How did GenieUs prepare for the challenge?

Illustration by Henris Kas with permission
You may be wondering the process behind the 12-week challenge. So, let’s get into a bit more detail.
The challenge will be split up into two portions. One delegated to GenieUs and the other to Arctoris.
This post will focus on GenieUs
GenieUs will start by utilising their machine learning and molecular dynamic modelling tools. Their unique machine learning tool uses ALS genomic data to find genes that are differentially expressed. Once genes are identified, they know which genes/proteins to target.
Now they have a set of targets/proteins that are possibly contributing to Amyotrophic Lateral Sclerosis (ALS). GenieUs will model each protein structure using their unique molecular dynamic modeling tool.
The next step is to filter the target candidates. A protein is usually very flexible and dynamic. Its shape can change in response to its environment or other factors. They want to choose a protein that is in the same conformation as it is in the human body. This selection process is achieved through a higher temperature simulation.
Once a target is selected, drug binding pockets are identified. Their scientists will introduce compounds/ligands and assess which ones bind most efficiently/in the most stable manner. This process is done in two phases.
1. Blind screening
2. Targeted screening
Blind screening is when you allow a compound to freely bind at any site of the protein. Once this phase is complete, analysis is performed is to find the compounds binding closest to or to the binding site. These compounds are taken to the next screening phase – targeted screening. Here, the compounds are programmed to bind only to the binding site.
Once targeted screening is complete, researchers will obtain a ‘pose’ count for each ligand (the number of different orientations of binding to the protein).
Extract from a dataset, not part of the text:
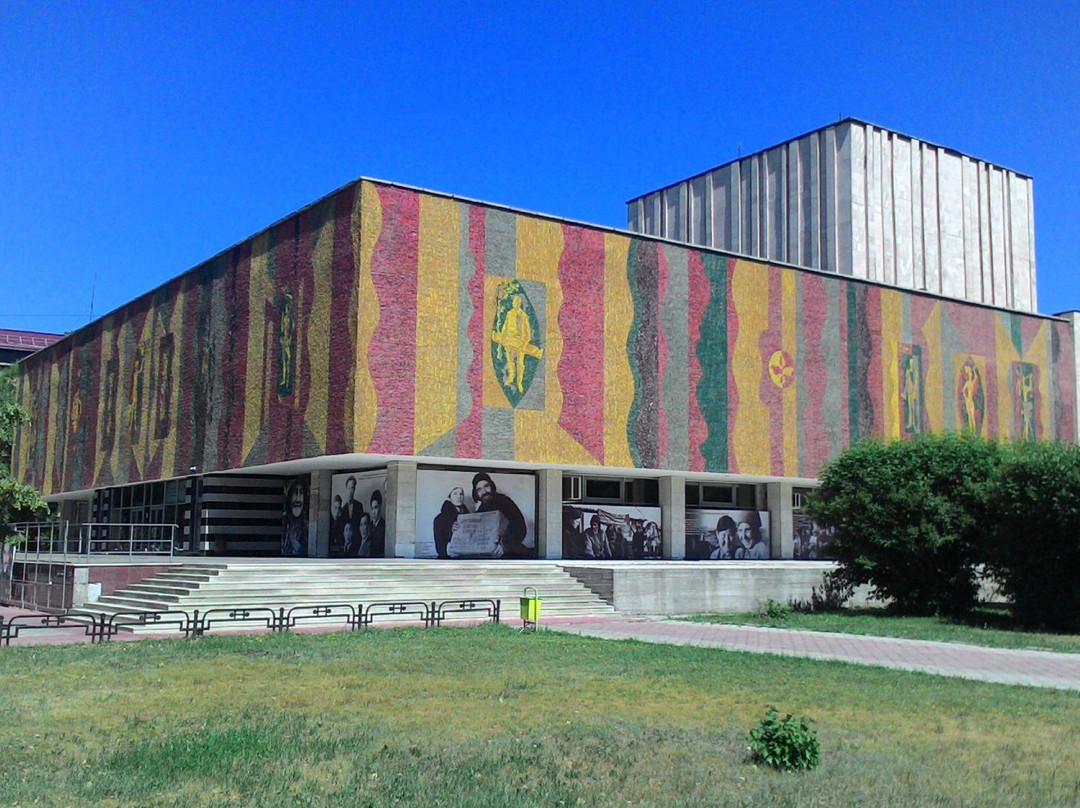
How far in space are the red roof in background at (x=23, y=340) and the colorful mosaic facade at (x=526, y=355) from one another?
100 ft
Poses indicate the flexibility to the ligand during docking. A statistical scoring technique will be used to rank the ‘poses’ of each ligand. Poses are ranked based on how energetically favourable the binding position is (most stable) when forming the protein complex. Let’s take a scenario:
You have two ligands. The first, you have 1 pose which is highly stable, but the rest are unstable. The second, most poses are stable, but none are as stable as the one pose of the first ligand. GenieUs recommends using the ligand that has more stable poses over the ligand with one highly stable pose. This is because there is more room for error as the ligand can bind to the target in different ways and still have an effect.
GenieUs have two screening pipelines:
Fragment Screening – Here they performed screening on small fragment like approved drug compounds (~500) with additional set of chemical fragments (~800)
Small Drugs Screening – In this screening pipeline, GenieUs used all approved small drug compounds (~2000) irrespective of their size and mass.